New demands for immigrant families

Before bringing their families to Sweden, newly arrived immigrants must first demonstrate they have housing and disposable income, according to a new proposal.

A government commission looking into the requirement immigrants must fulfill before sending for their families suggests they must have secure housing and at least 5,000 kronor ($620) a month left over after making their rent.

The commission was launched in February and according to prime minister Fredrik Reinfeldt, the new rules are a way of strengthening Sweden’s employment policies.

At the same time, the government wants to show that “those who point to the downside of multiculturalism aren’t answered by an attempt to cover up problems but rather with measures for making improvements,” Reinfeldt said in Feburary at a press conference in Landskrona announcing the plan.

But critics from the opposition as well as immigrants’ and refugees’ rights groups immediately condemned the proposal.

Relatives of immigrants make up more than half of those who receive Swedish residence permits through Sweden’s asylum system, and officials from particularly popular towns like Malmö, Gothenburg, and Södertälje, have complained for years about the extremely cramped housing conditions for new immigrants.

Today, Sweden and Belgium are the only EU countries which don’t place self-sufficiency requirements on immigrants before allowing them to seek residency for their families.

Uppsala judge Erik Lempert, who led the inquiry, plans to present the commission’s suggestions on December 1st.

According to TT, he has concluded that the person who receives a Swedish residency permit would only be required to demonstrate a capacity to support him – or herself, but not an entire family.
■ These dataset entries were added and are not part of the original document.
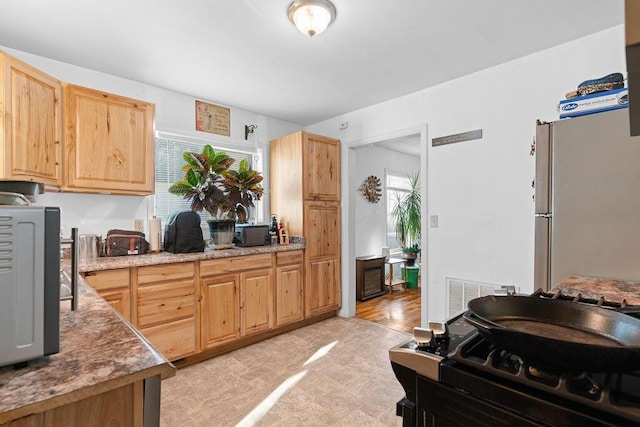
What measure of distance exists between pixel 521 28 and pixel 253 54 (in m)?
1.92

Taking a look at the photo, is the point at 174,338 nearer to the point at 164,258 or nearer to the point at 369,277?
the point at 164,258

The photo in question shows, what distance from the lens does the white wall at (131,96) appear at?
8.20ft

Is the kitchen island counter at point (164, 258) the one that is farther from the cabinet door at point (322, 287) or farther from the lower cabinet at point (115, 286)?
the cabinet door at point (322, 287)

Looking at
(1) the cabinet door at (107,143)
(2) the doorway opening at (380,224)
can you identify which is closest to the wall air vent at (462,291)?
(2) the doorway opening at (380,224)

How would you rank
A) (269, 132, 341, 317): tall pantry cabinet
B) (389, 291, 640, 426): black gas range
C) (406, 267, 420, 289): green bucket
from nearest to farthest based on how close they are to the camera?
1. (389, 291, 640, 426): black gas range
2. (269, 132, 341, 317): tall pantry cabinet
3. (406, 267, 420, 289): green bucket

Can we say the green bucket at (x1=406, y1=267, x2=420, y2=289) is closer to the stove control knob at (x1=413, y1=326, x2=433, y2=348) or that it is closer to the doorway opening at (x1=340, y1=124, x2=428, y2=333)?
the doorway opening at (x1=340, y1=124, x2=428, y2=333)

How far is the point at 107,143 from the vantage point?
2.41 m

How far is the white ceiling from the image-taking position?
6.16 feet

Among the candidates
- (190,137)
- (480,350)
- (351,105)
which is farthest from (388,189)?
(480,350)

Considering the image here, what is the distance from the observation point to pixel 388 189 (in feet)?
18.4

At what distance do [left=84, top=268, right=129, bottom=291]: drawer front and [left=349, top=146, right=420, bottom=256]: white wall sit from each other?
135 inches

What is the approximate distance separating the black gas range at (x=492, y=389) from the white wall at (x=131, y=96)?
2.72 metres

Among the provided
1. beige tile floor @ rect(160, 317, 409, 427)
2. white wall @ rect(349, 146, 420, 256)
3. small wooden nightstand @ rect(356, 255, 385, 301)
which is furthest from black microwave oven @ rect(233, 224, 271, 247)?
white wall @ rect(349, 146, 420, 256)

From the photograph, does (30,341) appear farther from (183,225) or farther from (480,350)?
(183,225)
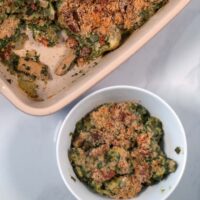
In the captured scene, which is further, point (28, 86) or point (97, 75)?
point (28, 86)

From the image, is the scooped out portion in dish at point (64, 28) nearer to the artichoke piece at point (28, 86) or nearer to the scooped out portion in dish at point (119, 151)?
the artichoke piece at point (28, 86)

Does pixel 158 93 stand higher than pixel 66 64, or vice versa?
pixel 66 64

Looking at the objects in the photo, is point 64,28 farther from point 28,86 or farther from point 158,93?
point 158,93

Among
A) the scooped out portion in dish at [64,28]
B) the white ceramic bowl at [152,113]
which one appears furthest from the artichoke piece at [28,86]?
the white ceramic bowl at [152,113]

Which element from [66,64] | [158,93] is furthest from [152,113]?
[66,64]

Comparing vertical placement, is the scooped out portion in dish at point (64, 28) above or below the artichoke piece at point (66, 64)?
above

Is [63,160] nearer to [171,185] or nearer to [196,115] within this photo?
[171,185]
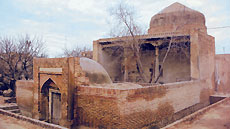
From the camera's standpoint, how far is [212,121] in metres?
7.98

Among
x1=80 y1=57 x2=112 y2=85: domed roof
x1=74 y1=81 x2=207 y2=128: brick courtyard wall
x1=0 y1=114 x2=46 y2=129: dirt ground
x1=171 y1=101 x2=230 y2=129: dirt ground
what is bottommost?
x1=0 y1=114 x2=46 y2=129: dirt ground

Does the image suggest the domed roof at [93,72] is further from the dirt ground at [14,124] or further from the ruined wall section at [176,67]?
the ruined wall section at [176,67]

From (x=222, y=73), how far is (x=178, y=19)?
5655 mm

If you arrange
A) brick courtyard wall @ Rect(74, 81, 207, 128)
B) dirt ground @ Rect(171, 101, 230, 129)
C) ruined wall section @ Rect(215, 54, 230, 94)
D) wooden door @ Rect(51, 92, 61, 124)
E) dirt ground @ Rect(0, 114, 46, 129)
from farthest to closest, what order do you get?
1. ruined wall section @ Rect(215, 54, 230, 94)
2. wooden door @ Rect(51, 92, 61, 124)
3. dirt ground @ Rect(0, 114, 46, 129)
4. dirt ground @ Rect(171, 101, 230, 129)
5. brick courtyard wall @ Rect(74, 81, 207, 128)

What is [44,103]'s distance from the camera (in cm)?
998

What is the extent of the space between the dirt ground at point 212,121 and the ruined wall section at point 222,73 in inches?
249

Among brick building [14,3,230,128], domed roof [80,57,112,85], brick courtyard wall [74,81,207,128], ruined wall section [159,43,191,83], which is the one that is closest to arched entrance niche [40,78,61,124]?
brick building [14,3,230,128]

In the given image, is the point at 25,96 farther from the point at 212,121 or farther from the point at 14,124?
the point at 212,121

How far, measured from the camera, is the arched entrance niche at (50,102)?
929cm

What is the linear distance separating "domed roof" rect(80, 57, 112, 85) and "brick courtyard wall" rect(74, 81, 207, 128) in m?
0.97

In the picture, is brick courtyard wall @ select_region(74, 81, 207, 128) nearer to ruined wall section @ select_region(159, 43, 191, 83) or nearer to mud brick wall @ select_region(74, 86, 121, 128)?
mud brick wall @ select_region(74, 86, 121, 128)

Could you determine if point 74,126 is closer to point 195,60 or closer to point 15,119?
point 15,119

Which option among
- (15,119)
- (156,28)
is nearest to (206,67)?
(156,28)

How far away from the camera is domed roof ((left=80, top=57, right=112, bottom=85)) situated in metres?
8.75
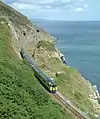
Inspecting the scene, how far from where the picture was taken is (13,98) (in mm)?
36125

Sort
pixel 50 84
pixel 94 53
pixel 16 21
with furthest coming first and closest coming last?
pixel 94 53 < pixel 16 21 < pixel 50 84

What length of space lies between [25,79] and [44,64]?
30854 mm

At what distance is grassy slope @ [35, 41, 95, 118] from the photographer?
54.6 m

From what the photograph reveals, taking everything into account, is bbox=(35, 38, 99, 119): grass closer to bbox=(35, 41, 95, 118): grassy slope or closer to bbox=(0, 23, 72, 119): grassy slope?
bbox=(35, 41, 95, 118): grassy slope

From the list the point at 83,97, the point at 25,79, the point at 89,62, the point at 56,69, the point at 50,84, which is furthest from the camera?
the point at 89,62

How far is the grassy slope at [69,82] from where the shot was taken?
54625 millimetres

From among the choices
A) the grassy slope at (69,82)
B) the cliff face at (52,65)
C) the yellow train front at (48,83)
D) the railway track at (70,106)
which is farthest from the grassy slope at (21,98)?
the grassy slope at (69,82)

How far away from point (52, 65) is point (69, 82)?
13403 mm

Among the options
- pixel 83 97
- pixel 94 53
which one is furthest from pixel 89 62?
pixel 83 97

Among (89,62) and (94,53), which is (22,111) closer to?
(89,62)

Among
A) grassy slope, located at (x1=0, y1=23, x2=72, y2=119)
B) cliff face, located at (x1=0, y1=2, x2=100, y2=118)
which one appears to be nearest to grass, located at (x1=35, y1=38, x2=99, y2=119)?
cliff face, located at (x1=0, y1=2, x2=100, y2=118)

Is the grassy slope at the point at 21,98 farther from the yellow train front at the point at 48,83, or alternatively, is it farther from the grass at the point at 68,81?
the grass at the point at 68,81

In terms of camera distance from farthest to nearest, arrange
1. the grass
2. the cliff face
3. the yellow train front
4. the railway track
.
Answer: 1. the cliff face
2. the grass
3. the yellow train front
4. the railway track

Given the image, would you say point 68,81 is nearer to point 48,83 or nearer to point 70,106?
point 48,83
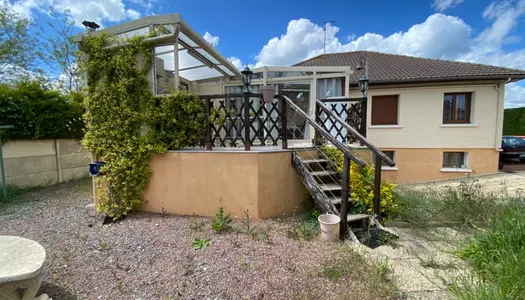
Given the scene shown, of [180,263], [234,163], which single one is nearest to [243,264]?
[180,263]

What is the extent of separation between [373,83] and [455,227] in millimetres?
6224

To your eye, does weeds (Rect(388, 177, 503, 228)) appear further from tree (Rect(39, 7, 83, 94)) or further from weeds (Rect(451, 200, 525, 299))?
tree (Rect(39, 7, 83, 94))

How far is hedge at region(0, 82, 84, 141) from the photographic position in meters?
5.57

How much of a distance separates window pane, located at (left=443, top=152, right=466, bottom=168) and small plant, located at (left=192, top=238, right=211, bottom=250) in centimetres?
975

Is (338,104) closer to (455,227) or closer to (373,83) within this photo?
(373,83)

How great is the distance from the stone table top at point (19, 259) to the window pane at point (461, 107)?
39.1 ft

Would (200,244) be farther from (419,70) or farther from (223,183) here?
(419,70)

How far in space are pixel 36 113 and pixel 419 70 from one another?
43.3 feet

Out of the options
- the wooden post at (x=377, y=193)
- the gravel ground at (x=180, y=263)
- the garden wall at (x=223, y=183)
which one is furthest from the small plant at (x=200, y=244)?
the wooden post at (x=377, y=193)

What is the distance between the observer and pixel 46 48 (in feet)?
37.3

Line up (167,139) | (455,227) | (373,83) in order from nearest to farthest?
1. (455,227)
2. (167,139)
3. (373,83)

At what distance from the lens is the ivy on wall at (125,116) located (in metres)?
4.08

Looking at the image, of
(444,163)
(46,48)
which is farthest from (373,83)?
(46,48)

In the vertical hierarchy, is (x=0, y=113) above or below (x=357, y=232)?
above
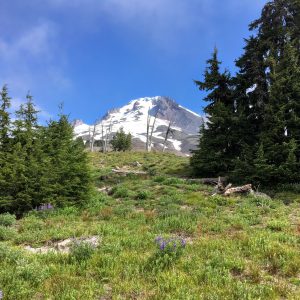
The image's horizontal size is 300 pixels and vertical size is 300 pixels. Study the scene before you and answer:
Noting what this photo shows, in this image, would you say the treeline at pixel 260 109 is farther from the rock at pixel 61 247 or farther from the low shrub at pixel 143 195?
the rock at pixel 61 247

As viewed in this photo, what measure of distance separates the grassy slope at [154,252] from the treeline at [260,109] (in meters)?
5.89

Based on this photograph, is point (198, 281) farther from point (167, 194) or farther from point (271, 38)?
point (271, 38)

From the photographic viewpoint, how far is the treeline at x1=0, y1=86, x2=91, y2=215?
52.1ft

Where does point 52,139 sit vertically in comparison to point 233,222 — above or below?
above

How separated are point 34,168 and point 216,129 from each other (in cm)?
1632

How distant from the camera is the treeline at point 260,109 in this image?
847 inches

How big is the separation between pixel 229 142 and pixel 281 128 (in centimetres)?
524

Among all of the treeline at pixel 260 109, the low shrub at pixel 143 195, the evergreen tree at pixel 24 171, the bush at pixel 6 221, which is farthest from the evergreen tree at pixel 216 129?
the bush at pixel 6 221

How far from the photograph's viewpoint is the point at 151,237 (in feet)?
34.0

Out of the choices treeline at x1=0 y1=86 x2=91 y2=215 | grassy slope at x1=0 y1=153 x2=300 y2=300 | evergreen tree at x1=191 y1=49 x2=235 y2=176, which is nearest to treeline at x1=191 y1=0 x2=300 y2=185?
evergreen tree at x1=191 y1=49 x2=235 y2=176

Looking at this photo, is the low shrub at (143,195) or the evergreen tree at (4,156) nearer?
the evergreen tree at (4,156)

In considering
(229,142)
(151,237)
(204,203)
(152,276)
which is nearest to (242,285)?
(152,276)

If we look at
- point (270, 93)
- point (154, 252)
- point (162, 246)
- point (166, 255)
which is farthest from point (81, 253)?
point (270, 93)

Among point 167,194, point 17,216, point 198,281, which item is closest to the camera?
point 198,281
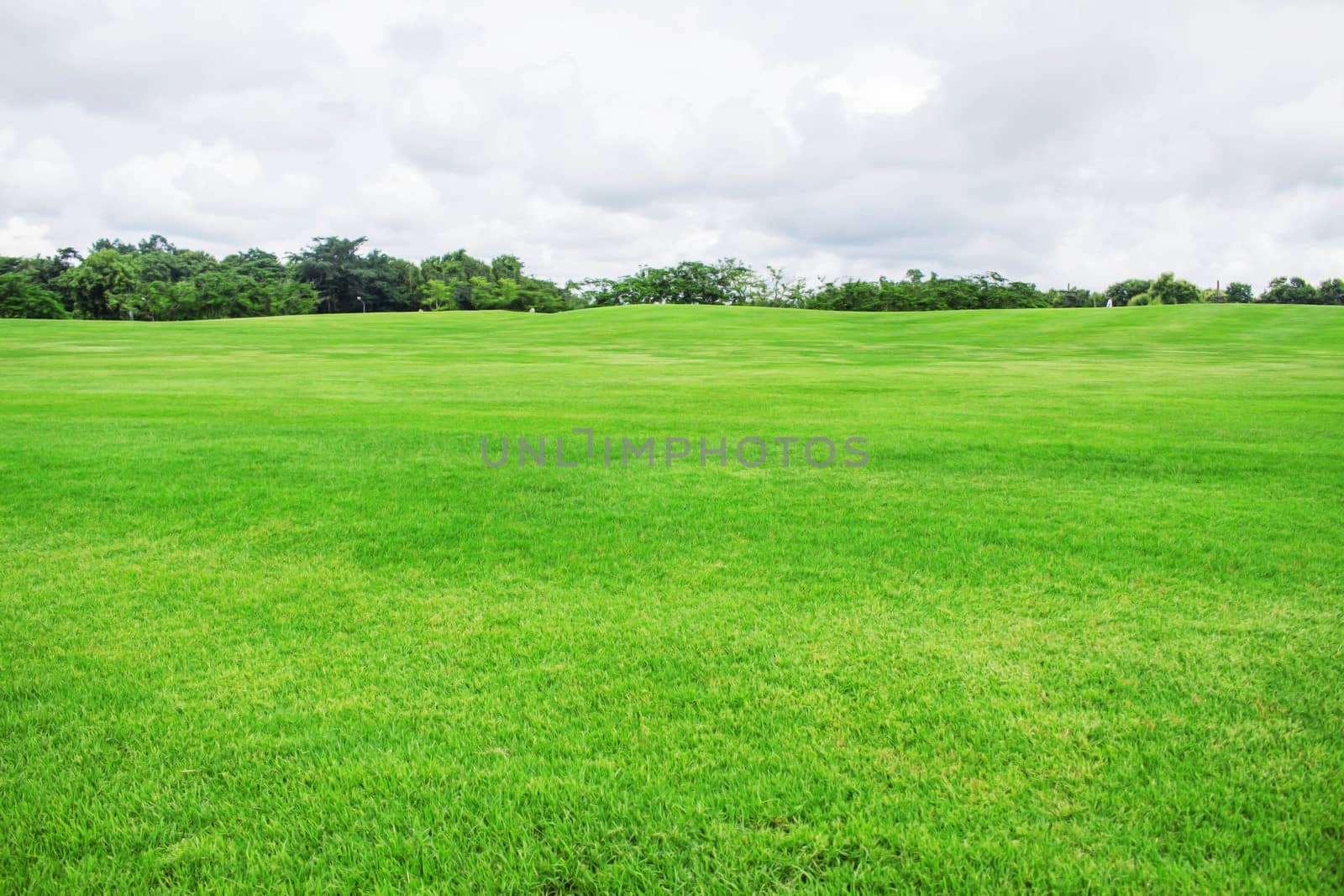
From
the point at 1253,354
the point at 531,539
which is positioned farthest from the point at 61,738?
the point at 1253,354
The proposal also includes several exceptions.

Minors granted residency permits would not be bound by the requirements, for example, nor would those who have been granted asylum and have met the legal definition of being a refugee.

Also excepted from the requirements are those who are granted residency in Sweden for protective reasons, specifically those who are seen to have “well-grounded fears” for being subject to torture or suffering in a war in their home country.

However, those who are allowed to stay as a result of a natural disaster, as well as those with “special unnamed circumstances” must abide by the income and housing demands before being allowed to bring their families to Sweden, according to the commission’s proposal.